DATA EXCERPT —

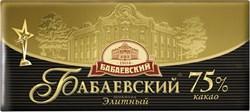 Шоколад Бабаевский элитный 200г - фото 5197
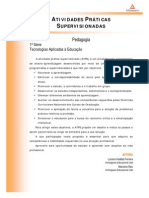 ATPS Tecnologias Aplicadas Educacao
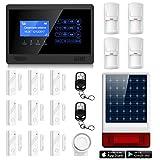 ERAY M2BX Sistema de Alarma GSM, Sirena Solar Inalámbrica Incuida, LCD Pantalla de Menú y Voz en Castellano, App Gratuita para iOS/ Android, Antirrobo para el Hogar/ Oficina, Multi-Accesorios y Pilas Incluidas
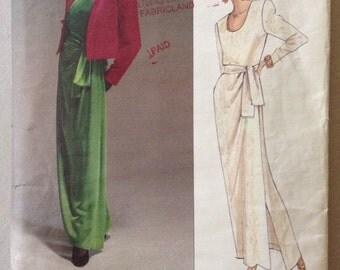 Vintage Vogue Paris Original Pattern 2603 by Yves Saint Laurent: Misses Jacket, Dress and Sash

ABOUT THIS TASK —
Output the full listing verbatim, but drop the images.

RESULT OF THE TASK —
 Шоколад Бабаевский элитный 200г - фото 5197
 ATPS Tecnologias Aplicadas Educacao
 ERAY M2BX Sistema de Alarma GSM, Sirena Solar Inalámbrica Incuida, LCD Pantalla de Menú y Voz en Castellano, App Gratuita para iOS/ Android, Antirrobo para el Hogar/ Oficina, Multi-Accesorios y Pilas Incluidas
 Vintage Vogue Paris Original Pattern 2603 by Yves Saint Laurent: Misses Jacket, Dress and Sash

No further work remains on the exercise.